----- PASSAGE TO READ -----

So even within trees, we have deciduous and we have evergreen, right?
The deciduous ones drop their leaves in the fall and grow them again in the spring.
The evergreens, like the pine cones or the pine trees and so on, they keep their leaves year-round.
But if we're looking at sort of similar kinds of trees subdivided into maple and birch and all this kind of stuff, oak, then we can look at the trees and notice that there are lots of similarities.

Similarities in Trees and Conceptual Aggregation

[6:13] There are similarities, of course, because atoms, matter, and energy are constant.
The trees are composed of similar atoms.
The similarity of the atoms translates within our minds to conceptual similarity.
So what we can do is... Let me introduce a radically new color here. Why not?

[6:32] Alright, so what we're going to do, this is the stuff, the red is the mind, red is the mind.
So what we do is we say, okay, well, there are similarities between each of these trees in reality, and so we cast a big conceptual net, just drawing red dashes around our little forest of alien trees here, our little Dr. Seuss trees.
So we cast this conceptual net, so we have here a tree, 1, tree 2, tree 3, and we cast a conceptual net around it called, forest run!
Anyway, so we have within our minds a conceptual aggregation of like objects called trees, which we aggregate into something called a forest, which you can see beautifully depicted here in an Ansel Adams type way.

Defining Forests as Conceptual Aggregates within our Minds

[7:27] Now of course I have drawn this this dashed red line around the trees themselves to indicate a conceptual aggregate called forest but uh it's not uh it's not it's not like a big net or a perimeter around the actual trees it is within our own minds and of course I can't draw it that small or even if I could you couldn't see it but this whole net exists within our own mind, Now, if we define a forest as an aggregation of three or more blue trees with green leaves, then that is our description of forest.
And what I can't do then is I can't put a red dot here.
I can't put a red dot in and say, this is now part of the forest, because I've defined a forest as a conceptual aggregation within my own mind and thus subject to error in any comparison between the ideas and reality, I can't just sort of throw a red dot in and say, that forest now includes...

[8:30] These trees, the blue trees, and a red dot. I can say that the blue trees and a red dot are all things that I can draw on my whiteboard with a marker.
I mean, whatever, but it's not going to be conceptually the same, or it's not going to be atomically the same as what is going on with these trees.

[8:48] So in any contradiction between concepts that we form based on our observations of material reality and material reality, the concepts always have to give way.

-----

WRITTEN TASKS:
• 1. Translate this sentence from the transcript on trees and forests into Spanish: "The trees are composed of similar atoms."
• 2. Answer these questions from the transcript on trees and forests:
(a) What do the deciduous trees do in the fall?
(b) Which color does the speaker say stands for the mind?
(c) How many blue trees with green leaves does the speaker's definition of a forest require?

----- RECORD EXTRACTS -----

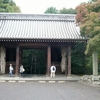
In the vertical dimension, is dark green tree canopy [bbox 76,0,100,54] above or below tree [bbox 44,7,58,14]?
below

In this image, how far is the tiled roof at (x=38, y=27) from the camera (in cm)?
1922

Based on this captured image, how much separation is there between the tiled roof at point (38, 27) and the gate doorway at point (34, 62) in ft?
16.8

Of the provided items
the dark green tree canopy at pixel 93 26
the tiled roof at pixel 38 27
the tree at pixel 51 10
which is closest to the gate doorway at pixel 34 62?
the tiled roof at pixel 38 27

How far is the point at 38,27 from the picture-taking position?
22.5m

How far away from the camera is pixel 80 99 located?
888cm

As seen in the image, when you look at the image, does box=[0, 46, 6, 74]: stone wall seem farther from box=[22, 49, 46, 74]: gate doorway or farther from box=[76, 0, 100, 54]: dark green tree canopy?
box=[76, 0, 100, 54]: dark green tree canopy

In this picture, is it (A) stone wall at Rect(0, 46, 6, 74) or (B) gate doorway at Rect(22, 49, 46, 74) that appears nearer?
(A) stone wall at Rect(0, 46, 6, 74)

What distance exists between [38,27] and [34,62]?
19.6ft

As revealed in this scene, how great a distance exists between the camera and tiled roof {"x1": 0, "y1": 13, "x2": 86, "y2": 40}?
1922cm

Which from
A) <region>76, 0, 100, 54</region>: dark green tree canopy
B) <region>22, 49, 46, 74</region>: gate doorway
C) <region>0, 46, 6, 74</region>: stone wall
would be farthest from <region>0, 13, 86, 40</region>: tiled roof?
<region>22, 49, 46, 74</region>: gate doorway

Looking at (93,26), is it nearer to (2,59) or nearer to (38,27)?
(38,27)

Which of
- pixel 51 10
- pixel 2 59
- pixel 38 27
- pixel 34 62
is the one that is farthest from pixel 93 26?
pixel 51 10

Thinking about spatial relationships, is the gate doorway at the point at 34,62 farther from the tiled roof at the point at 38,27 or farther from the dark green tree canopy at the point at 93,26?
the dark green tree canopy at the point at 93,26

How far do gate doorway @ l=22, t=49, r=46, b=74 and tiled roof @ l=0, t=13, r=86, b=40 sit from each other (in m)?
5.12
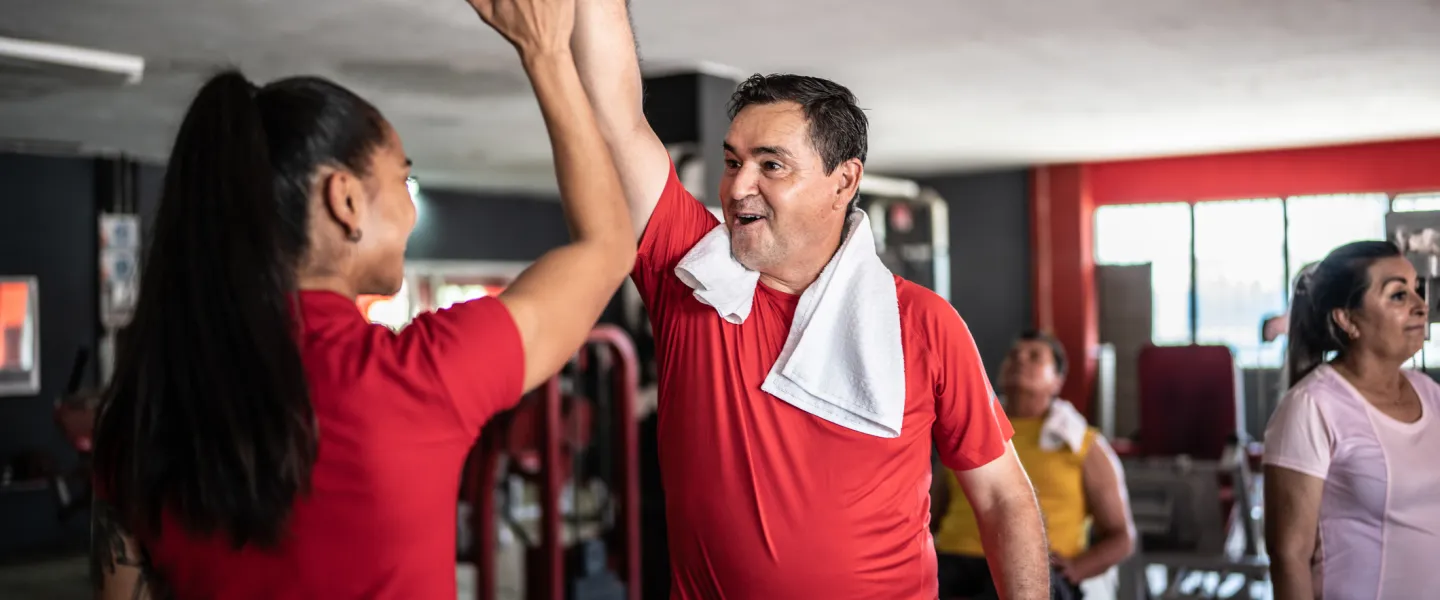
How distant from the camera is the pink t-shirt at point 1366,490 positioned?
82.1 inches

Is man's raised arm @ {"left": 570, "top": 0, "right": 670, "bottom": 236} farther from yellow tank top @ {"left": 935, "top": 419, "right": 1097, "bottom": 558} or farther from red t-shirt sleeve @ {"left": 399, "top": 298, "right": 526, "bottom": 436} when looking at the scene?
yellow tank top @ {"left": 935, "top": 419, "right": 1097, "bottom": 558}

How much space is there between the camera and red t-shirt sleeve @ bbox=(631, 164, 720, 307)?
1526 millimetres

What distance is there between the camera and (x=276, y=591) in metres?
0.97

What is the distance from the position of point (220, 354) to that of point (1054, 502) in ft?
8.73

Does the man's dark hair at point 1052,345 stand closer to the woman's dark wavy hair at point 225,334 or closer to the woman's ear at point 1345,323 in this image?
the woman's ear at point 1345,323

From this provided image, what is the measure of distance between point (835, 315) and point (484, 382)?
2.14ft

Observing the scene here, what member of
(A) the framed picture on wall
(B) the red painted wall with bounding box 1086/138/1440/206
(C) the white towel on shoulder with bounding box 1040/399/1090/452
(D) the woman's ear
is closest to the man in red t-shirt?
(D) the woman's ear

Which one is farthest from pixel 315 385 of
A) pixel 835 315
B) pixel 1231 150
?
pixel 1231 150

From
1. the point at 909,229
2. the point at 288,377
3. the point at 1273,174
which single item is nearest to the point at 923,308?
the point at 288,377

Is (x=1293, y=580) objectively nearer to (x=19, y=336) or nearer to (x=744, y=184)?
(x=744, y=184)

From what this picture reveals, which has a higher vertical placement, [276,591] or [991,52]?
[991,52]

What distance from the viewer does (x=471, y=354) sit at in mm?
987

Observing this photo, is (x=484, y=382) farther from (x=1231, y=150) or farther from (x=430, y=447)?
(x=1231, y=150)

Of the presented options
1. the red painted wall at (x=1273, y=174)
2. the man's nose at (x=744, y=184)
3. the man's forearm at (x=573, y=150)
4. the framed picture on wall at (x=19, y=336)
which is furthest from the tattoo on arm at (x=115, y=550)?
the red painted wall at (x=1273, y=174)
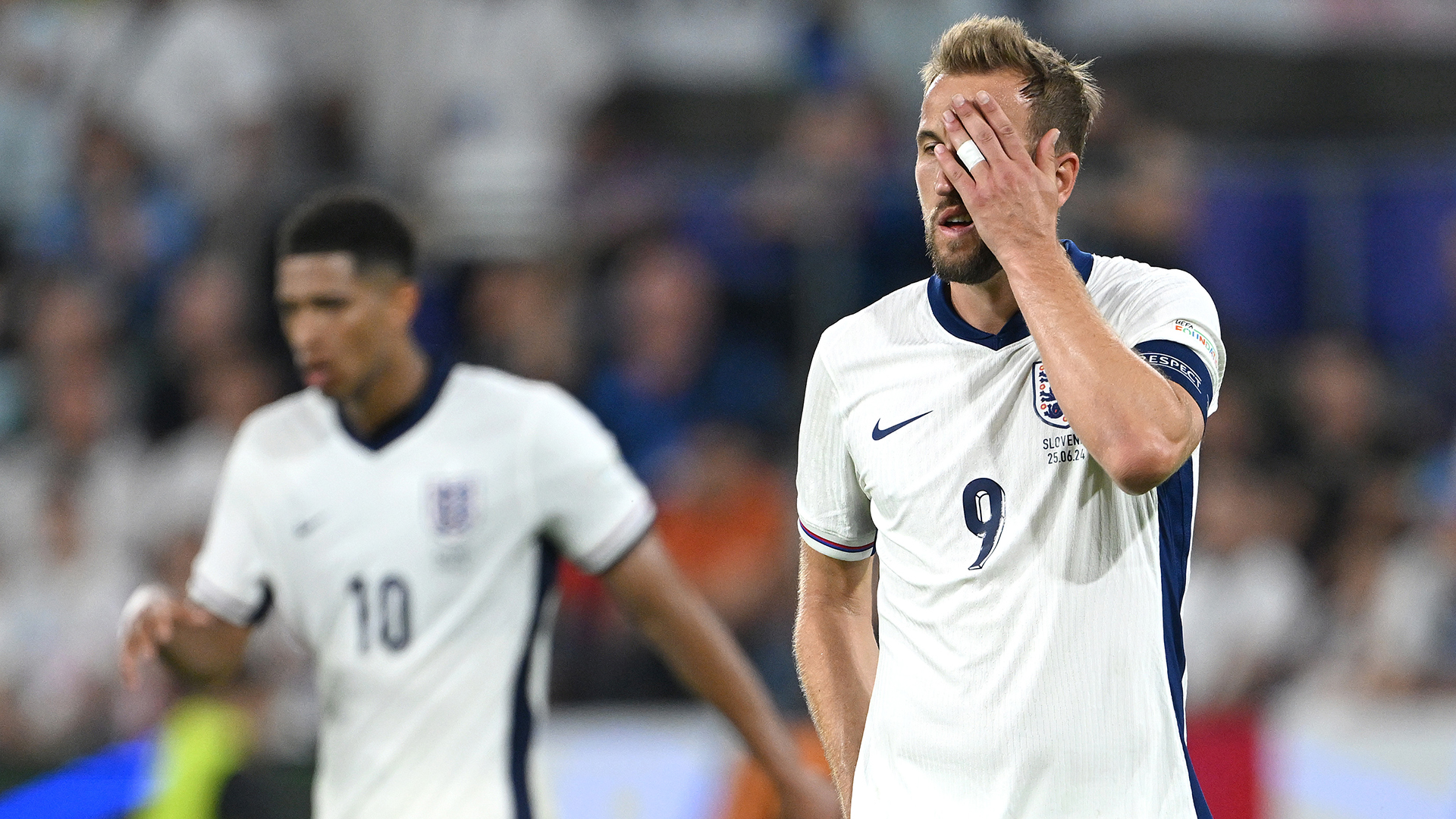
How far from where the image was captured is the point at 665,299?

-----

SOLUTIONS TO THE EXERCISE:
• 1. Los árboles están compuestos de átomos similares.

• 2.
(a) They drop their leaves.
(b) Red.
(c) Three or more.